Description: Most people can live with having some anxiety about going to the dentist. For those with dental phobia, however, the thought of a dental visit is terrifying. They may be so frightened, in fact, that they’ll do just about anything to avoid a dental appointment.
A phobia is an intense, unreasonable fear. People can fear a specific activity, object or situation. People with dental phobia often put off routine care for years or even decades. To avoid it, they’ll put up with gum infections (periodontal disease), pain, or even broken and unsightly teeth.
People develop fear of dentist and phobias for many different reasons. When researchers interview patients, however, a few common themes emerge.

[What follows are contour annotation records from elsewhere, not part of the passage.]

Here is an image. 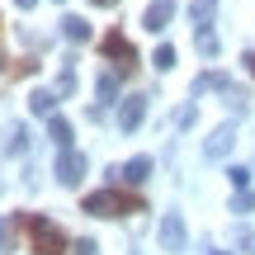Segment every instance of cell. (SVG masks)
Returning a JSON list of instances; mask_svg holds the SVG:
<instances>
[{"label":"cell","instance_id":"obj_23","mask_svg":"<svg viewBox=\"0 0 255 255\" xmlns=\"http://www.w3.org/2000/svg\"><path fill=\"white\" fill-rule=\"evenodd\" d=\"M14 5H19V9H33V5H38V0H14Z\"/></svg>","mask_w":255,"mask_h":255},{"label":"cell","instance_id":"obj_22","mask_svg":"<svg viewBox=\"0 0 255 255\" xmlns=\"http://www.w3.org/2000/svg\"><path fill=\"white\" fill-rule=\"evenodd\" d=\"M76 255H100V246H95V241L90 237H81V241H76V246H71Z\"/></svg>","mask_w":255,"mask_h":255},{"label":"cell","instance_id":"obj_26","mask_svg":"<svg viewBox=\"0 0 255 255\" xmlns=\"http://www.w3.org/2000/svg\"><path fill=\"white\" fill-rule=\"evenodd\" d=\"M95 5H114V0H95Z\"/></svg>","mask_w":255,"mask_h":255},{"label":"cell","instance_id":"obj_18","mask_svg":"<svg viewBox=\"0 0 255 255\" xmlns=\"http://www.w3.org/2000/svg\"><path fill=\"white\" fill-rule=\"evenodd\" d=\"M0 251H14V222L0 218Z\"/></svg>","mask_w":255,"mask_h":255},{"label":"cell","instance_id":"obj_16","mask_svg":"<svg viewBox=\"0 0 255 255\" xmlns=\"http://www.w3.org/2000/svg\"><path fill=\"white\" fill-rule=\"evenodd\" d=\"M170 66H175V47H156V71H170Z\"/></svg>","mask_w":255,"mask_h":255},{"label":"cell","instance_id":"obj_25","mask_svg":"<svg viewBox=\"0 0 255 255\" xmlns=\"http://www.w3.org/2000/svg\"><path fill=\"white\" fill-rule=\"evenodd\" d=\"M0 66H5V47H0Z\"/></svg>","mask_w":255,"mask_h":255},{"label":"cell","instance_id":"obj_5","mask_svg":"<svg viewBox=\"0 0 255 255\" xmlns=\"http://www.w3.org/2000/svg\"><path fill=\"white\" fill-rule=\"evenodd\" d=\"M85 175V156L76 151V146H62V156H57V180L62 184H81Z\"/></svg>","mask_w":255,"mask_h":255},{"label":"cell","instance_id":"obj_7","mask_svg":"<svg viewBox=\"0 0 255 255\" xmlns=\"http://www.w3.org/2000/svg\"><path fill=\"white\" fill-rule=\"evenodd\" d=\"M156 237H161V251H184V218L180 213H165Z\"/></svg>","mask_w":255,"mask_h":255},{"label":"cell","instance_id":"obj_19","mask_svg":"<svg viewBox=\"0 0 255 255\" xmlns=\"http://www.w3.org/2000/svg\"><path fill=\"white\" fill-rule=\"evenodd\" d=\"M227 180L237 184V189H246V184H251V170H246V165H232V170H227Z\"/></svg>","mask_w":255,"mask_h":255},{"label":"cell","instance_id":"obj_9","mask_svg":"<svg viewBox=\"0 0 255 255\" xmlns=\"http://www.w3.org/2000/svg\"><path fill=\"white\" fill-rule=\"evenodd\" d=\"M170 19H175V0H151L146 14H142V28H146V33H161Z\"/></svg>","mask_w":255,"mask_h":255},{"label":"cell","instance_id":"obj_14","mask_svg":"<svg viewBox=\"0 0 255 255\" xmlns=\"http://www.w3.org/2000/svg\"><path fill=\"white\" fill-rule=\"evenodd\" d=\"M47 132H52V142H57V146H71V137H76L66 119H52V123H47Z\"/></svg>","mask_w":255,"mask_h":255},{"label":"cell","instance_id":"obj_17","mask_svg":"<svg viewBox=\"0 0 255 255\" xmlns=\"http://www.w3.org/2000/svg\"><path fill=\"white\" fill-rule=\"evenodd\" d=\"M5 151L14 156V151H24V128H9V137H5Z\"/></svg>","mask_w":255,"mask_h":255},{"label":"cell","instance_id":"obj_24","mask_svg":"<svg viewBox=\"0 0 255 255\" xmlns=\"http://www.w3.org/2000/svg\"><path fill=\"white\" fill-rule=\"evenodd\" d=\"M246 66H251V76H255V52H246Z\"/></svg>","mask_w":255,"mask_h":255},{"label":"cell","instance_id":"obj_21","mask_svg":"<svg viewBox=\"0 0 255 255\" xmlns=\"http://www.w3.org/2000/svg\"><path fill=\"white\" fill-rule=\"evenodd\" d=\"M114 90H119V81H114V76H100V100H104V104L114 100Z\"/></svg>","mask_w":255,"mask_h":255},{"label":"cell","instance_id":"obj_3","mask_svg":"<svg viewBox=\"0 0 255 255\" xmlns=\"http://www.w3.org/2000/svg\"><path fill=\"white\" fill-rule=\"evenodd\" d=\"M213 5L218 0H194V43H199L203 57H218V38H213Z\"/></svg>","mask_w":255,"mask_h":255},{"label":"cell","instance_id":"obj_13","mask_svg":"<svg viewBox=\"0 0 255 255\" xmlns=\"http://www.w3.org/2000/svg\"><path fill=\"white\" fill-rule=\"evenodd\" d=\"M57 95H62V100H71V95H76V66H71V62H62V76H57Z\"/></svg>","mask_w":255,"mask_h":255},{"label":"cell","instance_id":"obj_12","mask_svg":"<svg viewBox=\"0 0 255 255\" xmlns=\"http://www.w3.org/2000/svg\"><path fill=\"white\" fill-rule=\"evenodd\" d=\"M57 100H62V95H52V90H33V95H28V109L43 119V114H52V109H57Z\"/></svg>","mask_w":255,"mask_h":255},{"label":"cell","instance_id":"obj_4","mask_svg":"<svg viewBox=\"0 0 255 255\" xmlns=\"http://www.w3.org/2000/svg\"><path fill=\"white\" fill-rule=\"evenodd\" d=\"M100 47H104V57L114 62V71H119V76H132V71H137V52H132V43H128L119 28H114V33H104Z\"/></svg>","mask_w":255,"mask_h":255},{"label":"cell","instance_id":"obj_11","mask_svg":"<svg viewBox=\"0 0 255 255\" xmlns=\"http://www.w3.org/2000/svg\"><path fill=\"white\" fill-rule=\"evenodd\" d=\"M62 38L66 43H90V24H85L81 14H66L62 19Z\"/></svg>","mask_w":255,"mask_h":255},{"label":"cell","instance_id":"obj_10","mask_svg":"<svg viewBox=\"0 0 255 255\" xmlns=\"http://www.w3.org/2000/svg\"><path fill=\"white\" fill-rule=\"evenodd\" d=\"M146 175H151V156H132L123 170H114V180H123V184H146Z\"/></svg>","mask_w":255,"mask_h":255},{"label":"cell","instance_id":"obj_2","mask_svg":"<svg viewBox=\"0 0 255 255\" xmlns=\"http://www.w3.org/2000/svg\"><path fill=\"white\" fill-rule=\"evenodd\" d=\"M24 227H28V241H33V255H62V251H66V232L57 227L52 218H38V213H28Z\"/></svg>","mask_w":255,"mask_h":255},{"label":"cell","instance_id":"obj_6","mask_svg":"<svg viewBox=\"0 0 255 255\" xmlns=\"http://www.w3.org/2000/svg\"><path fill=\"white\" fill-rule=\"evenodd\" d=\"M142 119H146V95H128V100L119 104V128L123 132H137Z\"/></svg>","mask_w":255,"mask_h":255},{"label":"cell","instance_id":"obj_8","mask_svg":"<svg viewBox=\"0 0 255 255\" xmlns=\"http://www.w3.org/2000/svg\"><path fill=\"white\" fill-rule=\"evenodd\" d=\"M232 142H237V128H232V123L213 128V137L203 142V156H208V161H222V156L232 151Z\"/></svg>","mask_w":255,"mask_h":255},{"label":"cell","instance_id":"obj_20","mask_svg":"<svg viewBox=\"0 0 255 255\" xmlns=\"http://www.w3.org/2000/svg\"><path fill=\"white\" fill-rule=\"evenodd\" d=\"M237 246L246 251V255H255V232H251V227H241V232H237Z\"/></svg>","mask_w":255,"mask_h":255},{"label":"cell","instance_id":"obj_1","mask_svg":"<svg viewBox=\"0 0 255 255\" xmlns=\"http://www.w3.org/2000/svg\"><path fill=\"white\" fill-rule=\"evenodd\" d=\"M81 208L95 213V218H128V213H142L146 203L137 199V194H123L119 184H114V189H95V194H85Z\"/></svg>","mask_w":255,"mask_h":255},{"label":"cell","instance_id":"obj_15","mask_svg":"<svg viewBox=\"0 0 255 255\" xmlns=\"http://www.w3.org/2000/svg\"><path fill=\"white\" fill-rule=\"evenodd\" d=\"M255 208V194L251 189H237V199H232V213H251Z\"/></svg>","mask_w":255,"mask_h":255},{"label":"cell","instance_id":"obj_27","mask_svg":"<svg viewBox=\"0 0 255 255\" xmlns=\"http://www.w3.org/2000/svg\"><path fill=\"white\" fill-rule=\"evenodd\" d=\"M213 255H227V251H213Z\"/></svg>","mask_w":255,"mask_h":255}]
</instances>
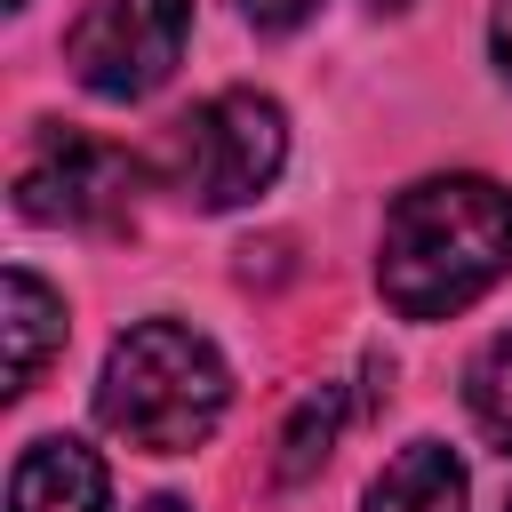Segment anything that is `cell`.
Returning a JSON list of instances; mask_svg holds the SVG:
<instances>
[{
    "mask_svg": "<svg viewBox=\"0 0 512 512\" xmlns=\"http://www.w3.org/2000/svg\"><path fill=\"white\" fill-rule=\"evenodd\" d=\"M512 272V192L496 176H424L384 208L376 288L400 320H448Z\"/></svg>",
    "mask_w": 512,
    "mask_h": 512,
    "instance_id": "6da1fadb",
    "label": "cell"
},
{
    "mask_svg": "<svg viewBox=\"0 0 512 512\" xmlns=\"http://www.w3.org/2000/svg\"><path fill=\"white\" fill-rule=\"evenodd\" d=\"M232 408L224 352L184 320H136L96 376V424L144 456H192Z\"/></svg>",
    "mask_w": 512,
    "mask_h": 512,
    "instance_id": "7a4b0ae2",
    "label": "cell"
},
{
    "mask_svg": "<svg viewBox=\"0 0 512 512\" xmlns=\"http://www.w3.org/2000/svg\"><path fill=\"white\" fill-rule=\"evenodd\" d=\"M280 160H288V112L256 88H224L168 128L160 176L192 208H240L280 176Z\"/></svg>",
    "mask_w": 512,
    "mask_h": 512,
    "instance_id": "3957f363",
    "label": "cell"
},
{
    "mask_svg": "<svg viewBox=\"0 0 512 512\" xmlns=\"http://www.w3.org/2000/svg\"><path fill=\"white\" fill-rule=\"evenodd\" d=\"M184 32H192V0H88L64 32V64L88 96L136 104L176 72Z\"/></svg>",
    "mask_w": 512,
    "mask_h": 512,
    "instance_id": "277c9868",
    "label": "cell"
},
{
    "mask_svg": "<svg viewBox=\"0 0 512 512\" xmlns=\"http://www.w3.org/2000/svg\"><path fill=\"white\" fill-rule=\"evenodd\" d=\"M136 184L144 168L104 144V136H80V128H40L16 160V208L32 224H80V232H104L136 208Z\"/></svg>",
    "mask_w": 512,
    "mask_h": 512,
    "instance_id": "5b68a950",
    "label": "cell"
},
{
    "mask_svg": "<svg viewBox=\"0 0 512 512\" xmlns=\"http://www.w3.org/2000/svg\"><path fill=\"white\" fill-rule=\"evenodd\" d=\"M104 496H112L104 456L64 440V432L32 440L16 456V472H8V512H104Z\"/></svg>",
    "mask_w": 512,
    "mask_h": 512,
    "instance_id": "8992f818",
    "label": "cell"
},
{
    "mask_svg": "<svg viewBox=\"0 0 512 512\" xmlns=\"http://www.w3.org/2000/svg\"><path fill=\"white\" fill-rule=\"evenodd\" d=\"M360 512H464V464L440 440H408L376 480Z\"/></svg>",
    "mask_w": 512,
    "mask_h": 512,
    "instance_id": "52a82bcc",
    "label": "cell"
},
{
    "mask_svg": "<svg viewBox=\"0 0 512 512\" xmlns=\"http://www.w3.org/2000/svg\"><path fill=\"white\" fill-rule=\"evenodd\" d=\"M56 352H64V296L16 264L8 272V392H32Z\"/></svg>",
    "mask_w": 512,
    "mask_h": 512,
    "instance_id": "ba28073f",
    "label": "cell"
},
{
    "mask_svg": "<svg viewBox=\"0 0 512 512\" xmlns=\"http://www.w3.org/2000/svg\"><path fill=\"white\" fill-rule=\"evenodd\" d=\"M336 432H344V384H320V392H304V408L288 416V432H280V456H272V480L280 488H296V480H312L320 464H328V448H336Z\"/></svg>",
    "mask_w": 512,
    "mask_h": 512,
    "instance_id": "9c48e42d",
    "label": "cell"
},
{
    "mask_svg": "<svg viewBox=\"0 0 512 512\" xmlns=\"http://www.w3.org/2000/svg\"><path fill=\"white\" fill-rule=\"evenodd\" d=\"M464 408H472V424L488 432V448L512 456V328L472 352V368H464Z\"/></svg>",
    "mask_w": 512,
    "mask_h": 512,
    "instance_id": "30bf717a",
    "label": "cell"
},
{
    "mask_svg": "<svg viewBox=\"0 0 512 512\" xmlns=\"http://www.w3.org/2000/svg\"><path fill=\"white\" fill-rule=\"evenodd\" d=\"M312 8H320V0H240V16H248L256 32H296Z\"/></svg>",
    "mask_w": 512,
    "mask_h": 512,
    "instance_id": "8fae6325",
    "label": "cell"
},
{
    "mask_svg": "<svg viewBox=\"0 0 512 512\" xmlns=\"http://www.w3.org/2000/svg\"><path fill=\"white\" fill-rule=\"evenodd\" d=\"M488 48H496V72L512 80V0H496V24H488Z\"/></svg>",
    "mask_w": 512,
    "mask_h": 512,
    "instance_id": "7c38bea8",
    "label": "cell"
},
{
    "mask_svg": "<svg viewBox=\"0 0 512 512\" xmlns=\"http://www.w3.org/2000/svg\"><path fill=\"white\" fill-rule=\"evenodd\" d=\"M136 512H192L184 496H152V504H136Z\"/></svg>",
    "mask_w": 512,
    "mask_h": 512,
    "instance_id": "4fadbf2b",
    "label": "cell"
},
{
    "mask_svg": "<svg viewBox=\"0 0 512 512\" xmlns=\"http://www.w3.org/2000/svg\"><path fill=\"white\" fill-rule=\"evenodd\" d=\"M368 8H408V0H368Z\"/></svg>",
    "mask_w": 512,
    "mask_h": 512,
    "instance_id": "5bb4252c",
    "label": "cell"
},
{
    "mask_svg": "<svg viewBox=\"0 0 512 512\" xmlns=\"http://www.w3.org/2000/svg\"><path fill=\"white\" fill-rule=\"evenodd\" d=\"M8 8H24V0H8Z\"/></svg>",
    "mask_w": 512,
    "mask_h": 512,
    "instance_id": "9a60e30c",
    "label": "cell"
},
{
    "mask_svg": "<svg viewBox=\"0 0 512 512\" xmlns=\"http://www.w3.org/2000/svg\"><path fill=\"white\" fill-rule=\"evenodd\" d=\"M504 512H512V504H504Z\"/></svg>",
    "mask_w": 512,
    "mask_h": 512,
    "instance_id": "2e32d148",
    "label": "cell"
}]
</instances>
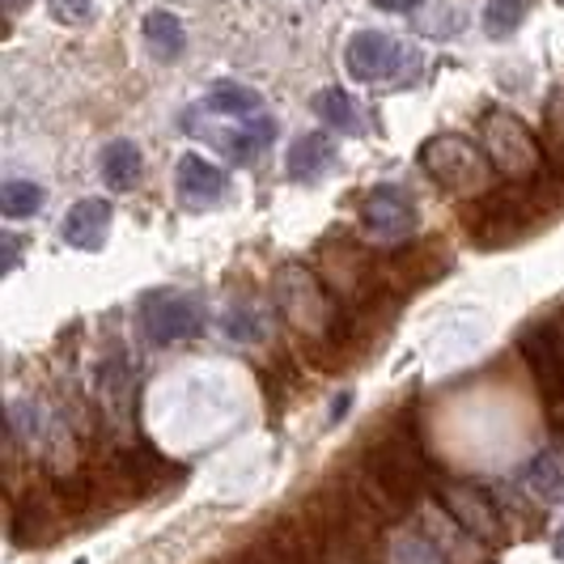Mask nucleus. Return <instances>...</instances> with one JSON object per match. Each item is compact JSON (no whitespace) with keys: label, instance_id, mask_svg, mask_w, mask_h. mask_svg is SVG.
I'll list each match as a JSON object with an SVG mask.
<instances>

• Feelings of helplessness and loss of control
• Negative past experiences
Communicating With Your Dentist
Talking with your dentist is the key to beating dental distress. Modern dentistry can be almost painless. Therefore, it’s worth taking the time to discuss your fears — and the potential treatment options — with your dentist.
One way to reduce stress during a dental appointment is to distract yourself with something more pleasant.
In recent years, dentists have developed a wide variety of medicines and techniques to handle pain. They can reduce or eliminate pain during most procedures.
These include- Topical anesthetics , Laser drills, Electronic anesthesia, Cranial electrotherapy stimulation, Nitrous oxide (laughing gas), Electronic anesthesia delivery systems, Intravenous sedation, General anesthesia
• Relaxation Techniques – In theater patient entertainment system like TV of music during the procedure.